Create a formal linear function in Sympy

Question

I have an expression in Sympy (like

-M - n + x(n)

) and I would like to create a formal linear function, says f, and apply it to my expression, in order to get, after simplification:

-f(M) - f(n) + f(x(n))

Is it possible to tell sympy that a property such as linearity is verified?

A very hacky way to do it would be to apply the function f to every subexpression which is in a sum. For instance when given an expressions like the first one I gave, it would be nice to simply access the terms appearing in the sum (here it would be

[-M, -n , x(n)]

Then mapping f on the list and sum it to get what is expected.

Is there an easy way to do so, or have I necessarily to go trough the syntactic tree of the expression ?

Answer 1

This works:

>>> x,f = map(Function, 'xf'); n,M = symbols('n,M'); expr = -M - n + x(n)
>>> Add(*[f(a) for a in Add.make_args(expr)])
f(-M) + f(-n) + f(x(n))

If you have an expression like f(n*(M + 1)) and you expand it you will get f(n*M + n).
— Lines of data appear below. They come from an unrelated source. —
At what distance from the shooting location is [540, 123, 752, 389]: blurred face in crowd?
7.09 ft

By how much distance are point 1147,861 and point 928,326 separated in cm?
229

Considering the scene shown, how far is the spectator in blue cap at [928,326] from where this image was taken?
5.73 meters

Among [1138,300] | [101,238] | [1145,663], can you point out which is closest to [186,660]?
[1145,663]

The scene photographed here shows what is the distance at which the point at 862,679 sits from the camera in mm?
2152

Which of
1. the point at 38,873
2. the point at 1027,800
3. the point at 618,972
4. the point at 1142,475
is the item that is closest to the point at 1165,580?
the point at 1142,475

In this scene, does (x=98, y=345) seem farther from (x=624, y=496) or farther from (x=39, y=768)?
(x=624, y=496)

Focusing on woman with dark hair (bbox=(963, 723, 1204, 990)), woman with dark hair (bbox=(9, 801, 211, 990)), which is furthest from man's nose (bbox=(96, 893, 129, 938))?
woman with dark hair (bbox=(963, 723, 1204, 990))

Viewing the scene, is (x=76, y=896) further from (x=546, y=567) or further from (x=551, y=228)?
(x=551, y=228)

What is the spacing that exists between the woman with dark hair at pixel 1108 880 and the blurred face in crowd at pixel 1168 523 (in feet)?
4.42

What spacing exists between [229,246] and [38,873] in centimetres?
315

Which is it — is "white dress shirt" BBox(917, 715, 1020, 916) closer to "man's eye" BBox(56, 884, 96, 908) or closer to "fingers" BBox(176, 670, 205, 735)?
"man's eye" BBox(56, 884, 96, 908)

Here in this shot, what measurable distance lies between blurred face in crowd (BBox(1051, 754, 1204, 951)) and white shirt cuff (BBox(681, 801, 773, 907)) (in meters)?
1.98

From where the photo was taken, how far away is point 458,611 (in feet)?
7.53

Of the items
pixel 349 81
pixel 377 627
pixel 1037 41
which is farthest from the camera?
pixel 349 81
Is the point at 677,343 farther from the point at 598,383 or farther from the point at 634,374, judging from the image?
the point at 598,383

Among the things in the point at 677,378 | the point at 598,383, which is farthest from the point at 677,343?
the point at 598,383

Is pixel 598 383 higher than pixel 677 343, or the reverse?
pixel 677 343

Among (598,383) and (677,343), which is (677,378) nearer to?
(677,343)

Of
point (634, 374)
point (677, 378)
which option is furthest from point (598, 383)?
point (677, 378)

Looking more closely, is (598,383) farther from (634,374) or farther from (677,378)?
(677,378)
Can you tell SymPy to apply the function to the args of f's args? Yes:

>>> expr = f(n*(M + 1))
>>> expr.expand().replace(lambda x: x.func == f,
...         lambda x: Add(*[f(a) for a in Add.make_args(x.args[0])]))
f(n) + f(M*n)

If you call such a replacement linapp you can use it for any function that you want:

def linapp(expr, *f):
    return expr.expand().replace(
      lambda x: x.func in f,
      lambda x: Add(*[x.func(a) for a in Add.make_args(x.args[0])]))

>>> print(linapp(cos(x+y) + sin(x + y), cos, sin))
sin(x) + sin(y) + cos(x) + cos(y)

(Not saying that it's a true result, just that you can do it. And if you replace a variable with something else and you want to reapply the linearization, you can:

>>> linapp(_.subs(y, z + 1), cos)
sin(x) + sin(z + 1) + cos(x) + cos(z) + cos(1)